Access to these resources mean that advantaged applicants typically possess a broader range of soft skills such as appearing socially confident, understanding how to draft a quality personal statement and the ability to perform well at interview. Such applicants are able to accumulate these skills in part because they are more likely to benefit from better informed advice and guidance from schools and parents who have experience of higher education and have a good understanding of how to successfully navigate the admissions process.

In addition, more affluent applicants typically list more work and better experience than their less advantaged peers. Moreover, this experience often differs significantly in stature. Applicants from advantaged backgrounds are far more likely to list prestigious placements, unpaid internships and work-shadowing opportunities that are often facilitated by parental networks. Disadvantaged students are of course much less likely to have access to such opportunities, or to be able to afford unpaid roles and are therefore much more likely to list more common experiences such as part-time jobs.

Similarly, there is evidence that applicants from more advantaged backgrounds have a much better understanding of, and access to, the extra-curricular activities which hold the most weight in the admissions process, typically listing activities which signify greater levels of social and cultural capital such as pursuing Duke of Edinburgh awards and playing musical instruments.

Research commissioned by the Social Mobility and Child Poverty Commission (SMCPC) has described these cumulative advantages as the 'little extra something' which more advantaged applicants have over their disadvantaged peers, in addition to higher school attainment.

This evidence raises the question of whether it is fair that activities and experiences which are broadly exclusive to more affluent socioeconomic groups appear to carry such weight in the admissions process. This question is particularly salient when set in the context of the evidence presented throughout this report that it is those from disadvantaged backgrounds who face the most adversity, and who must therefore demonstrate the tenacity to overcome a whole range of barriers on their journey into higher education. There is therefore a strong case that admissions processes should place more equal weight on the significant personal qualities inherent in successfully making that journey.
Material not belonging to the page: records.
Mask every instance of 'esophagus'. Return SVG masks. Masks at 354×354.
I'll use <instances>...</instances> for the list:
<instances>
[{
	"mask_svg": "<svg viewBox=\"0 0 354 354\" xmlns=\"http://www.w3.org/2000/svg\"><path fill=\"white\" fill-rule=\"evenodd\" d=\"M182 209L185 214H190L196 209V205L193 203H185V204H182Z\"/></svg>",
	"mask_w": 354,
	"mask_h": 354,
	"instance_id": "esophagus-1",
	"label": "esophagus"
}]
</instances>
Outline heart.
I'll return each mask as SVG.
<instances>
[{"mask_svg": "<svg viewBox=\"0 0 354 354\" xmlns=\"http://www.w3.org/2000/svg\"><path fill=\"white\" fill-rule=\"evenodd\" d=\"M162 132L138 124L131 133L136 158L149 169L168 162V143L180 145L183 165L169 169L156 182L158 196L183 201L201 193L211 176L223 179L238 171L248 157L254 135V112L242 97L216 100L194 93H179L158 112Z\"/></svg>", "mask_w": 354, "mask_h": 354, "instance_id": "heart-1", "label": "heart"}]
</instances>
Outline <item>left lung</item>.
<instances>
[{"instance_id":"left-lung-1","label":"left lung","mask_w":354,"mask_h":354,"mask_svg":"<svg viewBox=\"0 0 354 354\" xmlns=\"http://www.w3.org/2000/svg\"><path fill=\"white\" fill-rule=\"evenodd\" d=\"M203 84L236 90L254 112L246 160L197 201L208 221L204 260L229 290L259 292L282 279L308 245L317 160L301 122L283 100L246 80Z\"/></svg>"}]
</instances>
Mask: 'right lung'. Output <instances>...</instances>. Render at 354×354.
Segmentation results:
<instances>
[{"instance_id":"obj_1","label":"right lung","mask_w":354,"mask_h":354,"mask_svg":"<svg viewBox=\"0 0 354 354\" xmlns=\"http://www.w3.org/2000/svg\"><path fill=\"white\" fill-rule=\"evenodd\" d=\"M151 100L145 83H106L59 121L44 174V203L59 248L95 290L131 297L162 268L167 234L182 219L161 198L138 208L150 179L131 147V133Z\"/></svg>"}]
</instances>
These considerations lead us to wonder whether the non-academic elements of the admissions process could be adapted in a way that levels the playing field whilst potentially benefiting the social and experiential mix of the institution as a whole. For example this could mean placing more equal value on the diverse range of personal qualities and experiences which different socioeconomic groups bring to the table.

There are examples of exceptional practice in this regard. For precisely the reasons stated above, the Ivy League Universities avoid personal statements which require applicants to list experiences and achievements. Instead applicants prepare a 'diversity statement' in which they are asked to reflect upon how they would contribute to the diversity of the institution and the personal qualities they would add value to the programme of study and their classmates.

In a similar vein, research commissioned by the Sutton Trust has proposed that the playing field could be levelled by limiting applicants to listing only work-related activity and one extra-curricular activity.

Next Steps

Areas we will explore further include:

  • Is it possible to adapt elements of the present admissions system in a way that levels the playing field, for example by giving more value to the diverse qualities and experiences offered by different socioeconomic groups?
  • Is there more that schools and universities can do to support more informed guidance, leading to better quality applications from applicants from deprived communities?
  • Could outreach activity be adapted to facilitate work experience or other development opportunities that would enhance applications to higher education institutions?
  • Is there evidence that shows the benefits of social diversity within an institution on the experiences of all of its members?